FIG. 7 depicts an example of a process 700 for determining the value of subblock flag for each subblock in a transform block, according to some embodiments of the present disclosure. One or more computing devices implement operations depicted in FIG. 7 by executing suitable program code. For example, a computing device implementing the video decoder 200 may implement the operations depicted in FIG. 7 by executing the proper program code. For illustrative purposes, the process 700 is described with reference to some examples depicted in the figures. Other implementations, however, are possible.

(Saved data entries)
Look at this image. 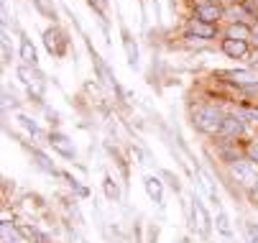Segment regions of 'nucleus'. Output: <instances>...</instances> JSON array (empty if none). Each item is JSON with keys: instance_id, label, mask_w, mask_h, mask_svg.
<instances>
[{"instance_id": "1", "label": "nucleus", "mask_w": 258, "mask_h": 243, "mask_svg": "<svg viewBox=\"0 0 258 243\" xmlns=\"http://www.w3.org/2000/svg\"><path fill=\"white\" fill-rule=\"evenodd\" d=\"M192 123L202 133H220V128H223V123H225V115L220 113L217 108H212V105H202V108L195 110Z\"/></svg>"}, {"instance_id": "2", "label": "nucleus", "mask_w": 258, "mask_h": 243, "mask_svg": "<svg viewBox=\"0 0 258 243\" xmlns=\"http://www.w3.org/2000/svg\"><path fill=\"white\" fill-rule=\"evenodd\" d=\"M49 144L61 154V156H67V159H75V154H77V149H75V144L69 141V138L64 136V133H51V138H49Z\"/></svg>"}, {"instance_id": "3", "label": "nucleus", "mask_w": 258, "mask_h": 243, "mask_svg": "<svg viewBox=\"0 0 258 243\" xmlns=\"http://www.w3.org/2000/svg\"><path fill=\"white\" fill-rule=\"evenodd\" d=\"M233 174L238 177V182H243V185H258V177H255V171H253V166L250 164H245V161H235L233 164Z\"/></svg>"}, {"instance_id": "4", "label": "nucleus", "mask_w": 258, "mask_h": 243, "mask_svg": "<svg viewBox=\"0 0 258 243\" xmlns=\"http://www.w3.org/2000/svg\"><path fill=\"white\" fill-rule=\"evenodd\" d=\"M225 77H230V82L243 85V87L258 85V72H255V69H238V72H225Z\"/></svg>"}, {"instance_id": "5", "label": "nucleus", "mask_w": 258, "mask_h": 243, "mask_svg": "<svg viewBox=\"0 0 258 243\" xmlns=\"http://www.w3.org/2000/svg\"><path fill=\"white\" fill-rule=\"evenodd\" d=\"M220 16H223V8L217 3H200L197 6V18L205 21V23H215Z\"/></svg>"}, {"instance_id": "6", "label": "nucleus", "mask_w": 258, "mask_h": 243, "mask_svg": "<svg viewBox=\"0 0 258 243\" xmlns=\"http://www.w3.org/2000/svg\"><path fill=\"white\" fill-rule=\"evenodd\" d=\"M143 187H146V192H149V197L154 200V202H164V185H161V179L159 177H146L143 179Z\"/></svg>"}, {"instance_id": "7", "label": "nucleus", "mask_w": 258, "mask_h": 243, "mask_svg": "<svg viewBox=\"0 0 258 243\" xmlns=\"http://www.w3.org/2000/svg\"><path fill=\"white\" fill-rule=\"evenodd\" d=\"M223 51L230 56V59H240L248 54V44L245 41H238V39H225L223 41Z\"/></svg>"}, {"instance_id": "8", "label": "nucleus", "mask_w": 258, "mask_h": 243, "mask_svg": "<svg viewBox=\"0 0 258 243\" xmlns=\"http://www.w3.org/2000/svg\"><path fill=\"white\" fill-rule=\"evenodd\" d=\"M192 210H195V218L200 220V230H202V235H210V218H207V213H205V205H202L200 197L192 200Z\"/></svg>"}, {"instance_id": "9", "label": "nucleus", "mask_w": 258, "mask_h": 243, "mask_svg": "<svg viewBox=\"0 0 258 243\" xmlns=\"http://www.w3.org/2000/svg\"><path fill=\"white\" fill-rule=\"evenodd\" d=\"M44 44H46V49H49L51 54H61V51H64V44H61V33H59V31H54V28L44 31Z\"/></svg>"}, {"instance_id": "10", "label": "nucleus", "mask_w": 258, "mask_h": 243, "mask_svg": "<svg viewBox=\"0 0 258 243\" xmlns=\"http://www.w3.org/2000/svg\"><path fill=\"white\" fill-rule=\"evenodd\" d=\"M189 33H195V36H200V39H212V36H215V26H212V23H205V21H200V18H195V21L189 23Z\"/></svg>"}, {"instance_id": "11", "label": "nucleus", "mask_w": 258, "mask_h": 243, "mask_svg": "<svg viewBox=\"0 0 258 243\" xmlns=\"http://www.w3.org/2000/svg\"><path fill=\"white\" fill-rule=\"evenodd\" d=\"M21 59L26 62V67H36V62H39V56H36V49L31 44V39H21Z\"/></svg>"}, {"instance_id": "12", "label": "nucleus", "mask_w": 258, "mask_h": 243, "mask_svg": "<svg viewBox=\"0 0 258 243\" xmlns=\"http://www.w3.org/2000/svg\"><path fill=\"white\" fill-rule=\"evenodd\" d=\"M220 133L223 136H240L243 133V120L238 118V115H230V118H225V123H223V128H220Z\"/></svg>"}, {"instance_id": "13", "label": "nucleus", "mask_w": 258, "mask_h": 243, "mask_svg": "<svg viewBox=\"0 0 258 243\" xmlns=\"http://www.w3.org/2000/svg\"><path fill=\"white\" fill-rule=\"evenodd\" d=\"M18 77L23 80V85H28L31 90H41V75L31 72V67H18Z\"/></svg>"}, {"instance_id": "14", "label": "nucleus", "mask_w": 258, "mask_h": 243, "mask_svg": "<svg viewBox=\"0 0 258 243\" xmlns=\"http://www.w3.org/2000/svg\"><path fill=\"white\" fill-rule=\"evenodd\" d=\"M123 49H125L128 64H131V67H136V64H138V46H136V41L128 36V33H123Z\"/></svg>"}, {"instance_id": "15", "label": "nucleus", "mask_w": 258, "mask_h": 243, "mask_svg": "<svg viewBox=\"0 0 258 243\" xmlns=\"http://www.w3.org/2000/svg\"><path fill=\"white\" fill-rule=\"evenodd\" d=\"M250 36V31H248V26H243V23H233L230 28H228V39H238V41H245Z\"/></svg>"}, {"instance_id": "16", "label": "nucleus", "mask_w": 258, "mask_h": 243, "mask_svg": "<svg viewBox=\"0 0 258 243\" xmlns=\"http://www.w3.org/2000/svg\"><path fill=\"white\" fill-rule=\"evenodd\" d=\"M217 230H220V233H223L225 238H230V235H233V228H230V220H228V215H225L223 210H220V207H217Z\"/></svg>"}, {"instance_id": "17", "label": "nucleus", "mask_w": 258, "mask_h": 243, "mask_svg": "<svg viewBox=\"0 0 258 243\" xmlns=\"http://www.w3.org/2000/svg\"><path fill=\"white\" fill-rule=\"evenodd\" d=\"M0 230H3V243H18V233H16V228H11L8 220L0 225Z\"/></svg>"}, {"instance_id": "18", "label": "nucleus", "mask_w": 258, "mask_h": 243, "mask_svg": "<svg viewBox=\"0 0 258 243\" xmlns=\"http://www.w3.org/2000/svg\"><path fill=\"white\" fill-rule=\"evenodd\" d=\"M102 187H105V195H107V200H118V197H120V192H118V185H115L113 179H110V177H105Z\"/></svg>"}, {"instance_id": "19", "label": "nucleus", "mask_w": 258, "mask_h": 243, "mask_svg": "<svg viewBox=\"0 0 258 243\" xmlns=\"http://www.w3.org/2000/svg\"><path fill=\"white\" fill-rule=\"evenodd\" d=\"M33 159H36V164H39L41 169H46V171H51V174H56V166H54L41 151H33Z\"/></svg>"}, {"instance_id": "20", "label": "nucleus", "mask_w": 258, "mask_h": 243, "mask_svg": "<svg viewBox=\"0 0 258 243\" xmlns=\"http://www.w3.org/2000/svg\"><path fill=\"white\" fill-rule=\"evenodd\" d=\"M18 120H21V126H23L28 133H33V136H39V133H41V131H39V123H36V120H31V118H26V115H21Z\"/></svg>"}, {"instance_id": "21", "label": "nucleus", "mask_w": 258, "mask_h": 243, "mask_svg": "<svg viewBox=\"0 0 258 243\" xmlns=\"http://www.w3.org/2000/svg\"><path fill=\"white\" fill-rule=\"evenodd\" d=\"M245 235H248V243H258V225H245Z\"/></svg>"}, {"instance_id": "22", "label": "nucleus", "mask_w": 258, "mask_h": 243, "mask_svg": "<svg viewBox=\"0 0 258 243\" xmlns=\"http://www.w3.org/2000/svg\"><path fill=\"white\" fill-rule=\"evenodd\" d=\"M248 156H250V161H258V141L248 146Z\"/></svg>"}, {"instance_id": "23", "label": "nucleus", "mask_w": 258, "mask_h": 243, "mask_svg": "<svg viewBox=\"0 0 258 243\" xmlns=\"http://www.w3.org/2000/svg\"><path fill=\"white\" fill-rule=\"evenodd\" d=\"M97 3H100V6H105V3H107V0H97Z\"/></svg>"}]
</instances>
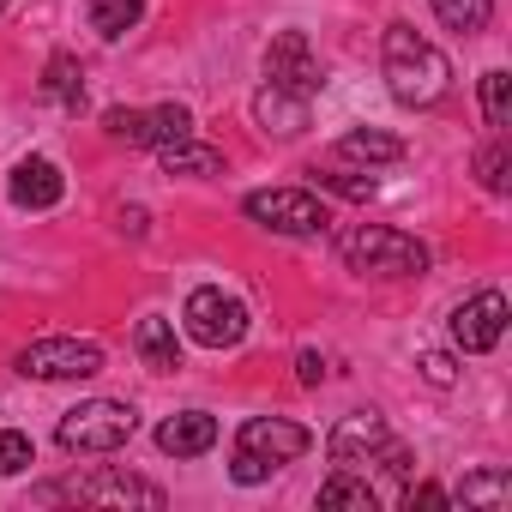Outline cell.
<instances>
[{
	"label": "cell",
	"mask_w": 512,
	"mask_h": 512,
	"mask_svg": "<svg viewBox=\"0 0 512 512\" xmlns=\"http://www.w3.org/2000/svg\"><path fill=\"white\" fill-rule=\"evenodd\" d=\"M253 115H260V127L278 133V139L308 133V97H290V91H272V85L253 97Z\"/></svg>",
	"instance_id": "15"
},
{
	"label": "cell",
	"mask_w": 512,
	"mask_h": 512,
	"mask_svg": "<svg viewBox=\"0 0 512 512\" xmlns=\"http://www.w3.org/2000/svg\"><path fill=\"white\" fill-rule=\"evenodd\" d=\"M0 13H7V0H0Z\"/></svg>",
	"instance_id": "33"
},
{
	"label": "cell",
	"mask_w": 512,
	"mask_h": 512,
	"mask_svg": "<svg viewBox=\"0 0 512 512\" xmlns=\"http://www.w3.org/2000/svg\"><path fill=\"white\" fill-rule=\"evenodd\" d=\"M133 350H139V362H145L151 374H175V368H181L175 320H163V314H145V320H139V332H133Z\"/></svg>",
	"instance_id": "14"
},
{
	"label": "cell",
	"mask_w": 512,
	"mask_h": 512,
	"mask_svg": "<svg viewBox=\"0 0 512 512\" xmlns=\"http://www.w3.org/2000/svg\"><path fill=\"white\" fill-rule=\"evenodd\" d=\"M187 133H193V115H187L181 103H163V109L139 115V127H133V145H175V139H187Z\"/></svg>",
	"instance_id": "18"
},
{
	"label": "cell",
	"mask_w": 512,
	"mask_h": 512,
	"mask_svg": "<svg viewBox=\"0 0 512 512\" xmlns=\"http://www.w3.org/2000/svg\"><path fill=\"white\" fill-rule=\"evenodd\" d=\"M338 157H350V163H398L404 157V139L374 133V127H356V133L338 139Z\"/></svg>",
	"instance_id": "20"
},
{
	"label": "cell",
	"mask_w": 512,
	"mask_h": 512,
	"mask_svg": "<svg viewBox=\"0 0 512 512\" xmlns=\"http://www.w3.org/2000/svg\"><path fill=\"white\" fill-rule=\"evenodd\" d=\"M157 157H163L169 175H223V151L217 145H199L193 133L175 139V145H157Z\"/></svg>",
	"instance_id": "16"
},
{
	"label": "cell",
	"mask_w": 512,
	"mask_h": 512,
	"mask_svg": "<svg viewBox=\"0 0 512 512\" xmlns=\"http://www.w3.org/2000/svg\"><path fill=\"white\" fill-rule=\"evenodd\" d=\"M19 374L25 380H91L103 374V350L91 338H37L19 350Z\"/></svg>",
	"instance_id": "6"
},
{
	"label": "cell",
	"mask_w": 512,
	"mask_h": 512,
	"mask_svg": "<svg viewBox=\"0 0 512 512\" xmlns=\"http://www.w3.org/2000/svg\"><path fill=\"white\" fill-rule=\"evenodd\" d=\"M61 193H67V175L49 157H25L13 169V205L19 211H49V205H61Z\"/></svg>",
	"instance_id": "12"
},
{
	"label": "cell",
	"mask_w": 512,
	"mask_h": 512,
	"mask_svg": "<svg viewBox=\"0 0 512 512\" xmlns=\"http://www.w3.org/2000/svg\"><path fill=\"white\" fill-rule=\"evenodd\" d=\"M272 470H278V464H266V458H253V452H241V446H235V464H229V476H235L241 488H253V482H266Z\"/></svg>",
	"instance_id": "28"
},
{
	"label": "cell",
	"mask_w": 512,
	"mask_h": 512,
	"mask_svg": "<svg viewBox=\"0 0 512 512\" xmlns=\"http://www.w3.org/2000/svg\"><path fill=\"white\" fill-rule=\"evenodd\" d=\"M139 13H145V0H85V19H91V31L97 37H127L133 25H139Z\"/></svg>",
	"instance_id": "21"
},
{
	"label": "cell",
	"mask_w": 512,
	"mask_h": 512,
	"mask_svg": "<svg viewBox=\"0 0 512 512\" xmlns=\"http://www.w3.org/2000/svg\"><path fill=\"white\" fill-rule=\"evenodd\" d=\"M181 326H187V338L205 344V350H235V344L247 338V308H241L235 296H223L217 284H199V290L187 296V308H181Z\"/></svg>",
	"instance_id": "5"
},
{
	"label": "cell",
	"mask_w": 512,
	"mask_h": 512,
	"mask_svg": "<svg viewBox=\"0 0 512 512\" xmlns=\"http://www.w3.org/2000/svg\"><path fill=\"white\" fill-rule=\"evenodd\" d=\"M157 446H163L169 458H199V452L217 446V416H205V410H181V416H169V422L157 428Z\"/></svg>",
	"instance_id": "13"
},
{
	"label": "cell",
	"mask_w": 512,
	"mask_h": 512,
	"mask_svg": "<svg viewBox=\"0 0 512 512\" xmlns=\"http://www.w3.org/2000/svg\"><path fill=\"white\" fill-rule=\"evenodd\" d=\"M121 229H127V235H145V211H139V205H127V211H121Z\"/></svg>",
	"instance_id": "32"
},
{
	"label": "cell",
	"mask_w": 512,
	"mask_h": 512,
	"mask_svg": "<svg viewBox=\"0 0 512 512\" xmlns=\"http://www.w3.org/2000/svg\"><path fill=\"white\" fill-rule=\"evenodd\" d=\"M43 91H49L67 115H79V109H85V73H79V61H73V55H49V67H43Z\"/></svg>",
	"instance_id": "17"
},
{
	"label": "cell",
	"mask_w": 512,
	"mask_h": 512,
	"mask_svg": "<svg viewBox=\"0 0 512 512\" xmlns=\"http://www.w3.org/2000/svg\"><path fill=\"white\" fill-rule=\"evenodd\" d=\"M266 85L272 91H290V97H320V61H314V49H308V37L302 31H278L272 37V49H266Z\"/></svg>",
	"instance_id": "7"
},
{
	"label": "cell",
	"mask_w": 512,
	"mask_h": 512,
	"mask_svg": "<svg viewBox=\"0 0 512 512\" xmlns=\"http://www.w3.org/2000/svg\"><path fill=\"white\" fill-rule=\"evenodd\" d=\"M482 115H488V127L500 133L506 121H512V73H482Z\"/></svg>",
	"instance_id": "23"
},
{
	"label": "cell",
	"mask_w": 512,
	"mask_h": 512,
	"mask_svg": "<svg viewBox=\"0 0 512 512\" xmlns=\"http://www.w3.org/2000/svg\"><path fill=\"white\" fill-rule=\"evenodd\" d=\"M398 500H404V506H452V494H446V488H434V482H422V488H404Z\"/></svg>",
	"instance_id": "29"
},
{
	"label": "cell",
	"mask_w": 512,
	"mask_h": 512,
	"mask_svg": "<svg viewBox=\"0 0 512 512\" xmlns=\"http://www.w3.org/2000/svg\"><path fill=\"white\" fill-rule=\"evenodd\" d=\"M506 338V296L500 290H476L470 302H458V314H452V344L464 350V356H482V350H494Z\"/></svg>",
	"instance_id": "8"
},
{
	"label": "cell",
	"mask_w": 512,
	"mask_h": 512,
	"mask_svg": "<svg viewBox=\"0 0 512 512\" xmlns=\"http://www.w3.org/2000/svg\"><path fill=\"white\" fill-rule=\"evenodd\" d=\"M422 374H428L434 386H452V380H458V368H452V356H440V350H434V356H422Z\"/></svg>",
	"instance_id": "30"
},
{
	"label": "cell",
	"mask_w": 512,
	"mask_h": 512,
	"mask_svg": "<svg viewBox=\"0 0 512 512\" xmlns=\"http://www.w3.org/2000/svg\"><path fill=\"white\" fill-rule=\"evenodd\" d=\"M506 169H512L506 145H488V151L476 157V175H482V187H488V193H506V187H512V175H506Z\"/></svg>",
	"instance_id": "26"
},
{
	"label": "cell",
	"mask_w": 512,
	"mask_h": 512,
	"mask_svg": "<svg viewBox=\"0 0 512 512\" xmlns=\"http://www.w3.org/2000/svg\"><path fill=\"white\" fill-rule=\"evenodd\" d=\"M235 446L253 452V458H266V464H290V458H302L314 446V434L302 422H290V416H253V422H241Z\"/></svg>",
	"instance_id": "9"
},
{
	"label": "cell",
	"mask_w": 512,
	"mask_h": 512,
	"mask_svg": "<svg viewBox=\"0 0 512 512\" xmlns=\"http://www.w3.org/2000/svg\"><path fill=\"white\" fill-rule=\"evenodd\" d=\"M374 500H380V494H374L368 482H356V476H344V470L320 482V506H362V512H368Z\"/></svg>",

- [GIVEN INSTRUCTION]
Can you copy out the full passage on determining subblock flag values, word for word?

- [THE RESPONSE]
FIG. 7 depicts an example of a process 700 for determining the value of subblock flag for each subblock in a transform block, according to some embodiments of the present disclosure. One or more computing devices implement operations depicted in FIG. 7 by executing suitable program code. For example, a computing device implementing the video decoder 200 may implement the operations depicted in FIG. 7 by executing the proper program code. For illustrative purposes, the process 700 is described with reference to some examples depicted in the figures. Other implementations, however, are possible.